### ACTIVITY
For the entries below, the expected answer is the line with "Родина Порошенка закликала", the line with "brown and white", and every line between them, exactly as written, and nothing more.

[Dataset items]
== Segment start ==
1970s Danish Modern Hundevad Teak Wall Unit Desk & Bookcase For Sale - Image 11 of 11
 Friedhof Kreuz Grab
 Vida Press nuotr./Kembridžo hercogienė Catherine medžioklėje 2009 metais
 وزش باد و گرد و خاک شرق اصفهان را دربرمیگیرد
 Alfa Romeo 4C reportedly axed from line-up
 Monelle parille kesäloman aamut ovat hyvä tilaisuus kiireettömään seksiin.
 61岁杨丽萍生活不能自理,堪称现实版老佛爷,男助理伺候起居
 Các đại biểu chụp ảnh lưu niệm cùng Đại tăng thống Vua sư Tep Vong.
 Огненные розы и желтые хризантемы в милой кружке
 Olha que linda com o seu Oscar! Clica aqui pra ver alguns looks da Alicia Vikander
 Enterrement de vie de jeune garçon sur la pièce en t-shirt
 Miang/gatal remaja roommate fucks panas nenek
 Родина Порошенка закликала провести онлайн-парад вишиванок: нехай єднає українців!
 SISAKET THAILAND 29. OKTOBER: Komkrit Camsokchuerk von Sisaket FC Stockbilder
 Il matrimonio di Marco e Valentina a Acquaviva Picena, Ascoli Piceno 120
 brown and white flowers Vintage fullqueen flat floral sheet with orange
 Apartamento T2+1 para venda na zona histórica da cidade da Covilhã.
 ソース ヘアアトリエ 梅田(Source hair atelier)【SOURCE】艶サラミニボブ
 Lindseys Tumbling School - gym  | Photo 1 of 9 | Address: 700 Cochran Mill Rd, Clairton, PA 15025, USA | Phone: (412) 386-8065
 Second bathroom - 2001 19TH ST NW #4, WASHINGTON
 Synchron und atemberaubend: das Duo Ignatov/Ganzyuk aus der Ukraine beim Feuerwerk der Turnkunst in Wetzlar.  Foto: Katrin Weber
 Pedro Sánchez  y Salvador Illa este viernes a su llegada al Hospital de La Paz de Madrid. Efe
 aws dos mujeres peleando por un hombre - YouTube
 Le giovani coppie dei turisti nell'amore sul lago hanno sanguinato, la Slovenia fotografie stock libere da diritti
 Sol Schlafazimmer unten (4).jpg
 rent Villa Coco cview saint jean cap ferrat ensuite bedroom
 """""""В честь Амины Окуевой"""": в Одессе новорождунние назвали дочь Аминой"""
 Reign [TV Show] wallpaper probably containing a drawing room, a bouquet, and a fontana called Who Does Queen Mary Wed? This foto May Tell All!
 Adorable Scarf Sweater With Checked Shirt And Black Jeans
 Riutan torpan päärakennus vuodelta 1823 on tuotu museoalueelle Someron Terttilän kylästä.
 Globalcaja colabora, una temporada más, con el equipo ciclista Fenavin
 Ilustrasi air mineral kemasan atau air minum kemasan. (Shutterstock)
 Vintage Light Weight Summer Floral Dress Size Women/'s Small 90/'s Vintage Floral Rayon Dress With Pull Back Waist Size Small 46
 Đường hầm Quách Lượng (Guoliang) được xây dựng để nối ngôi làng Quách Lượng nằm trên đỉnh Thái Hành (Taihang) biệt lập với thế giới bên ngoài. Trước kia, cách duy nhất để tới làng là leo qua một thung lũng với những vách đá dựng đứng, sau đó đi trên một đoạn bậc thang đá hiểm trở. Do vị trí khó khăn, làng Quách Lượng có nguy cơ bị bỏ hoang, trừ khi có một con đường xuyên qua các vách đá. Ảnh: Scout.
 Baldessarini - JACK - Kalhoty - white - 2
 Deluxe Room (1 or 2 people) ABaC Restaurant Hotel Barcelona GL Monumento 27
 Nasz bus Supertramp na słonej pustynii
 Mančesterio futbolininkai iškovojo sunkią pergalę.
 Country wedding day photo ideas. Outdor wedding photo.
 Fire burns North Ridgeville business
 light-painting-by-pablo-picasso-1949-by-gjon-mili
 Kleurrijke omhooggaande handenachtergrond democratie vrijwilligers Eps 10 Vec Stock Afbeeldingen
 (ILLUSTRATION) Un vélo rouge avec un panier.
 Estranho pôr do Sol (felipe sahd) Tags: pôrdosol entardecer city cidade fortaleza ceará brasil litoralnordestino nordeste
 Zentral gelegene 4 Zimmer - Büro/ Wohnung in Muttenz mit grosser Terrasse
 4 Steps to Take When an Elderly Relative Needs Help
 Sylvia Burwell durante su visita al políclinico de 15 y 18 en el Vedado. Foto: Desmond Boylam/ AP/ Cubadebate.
== Segment end ==
### ANSWER SPACE
 Родина Порошенка закликала провести онлайн-парад вишиванок: нехай єднає українців!
 SISAKET THAILAND 29. OKTOBER: Komkrit Camsokchuerk von Sisaket FC Stockbilder
 Il matrimonio di Marco e Valentina a Acquaviva Picena, Ascoli Piceno 120
 brown and white flowers Vintage fullqueen flat floral sheet with orange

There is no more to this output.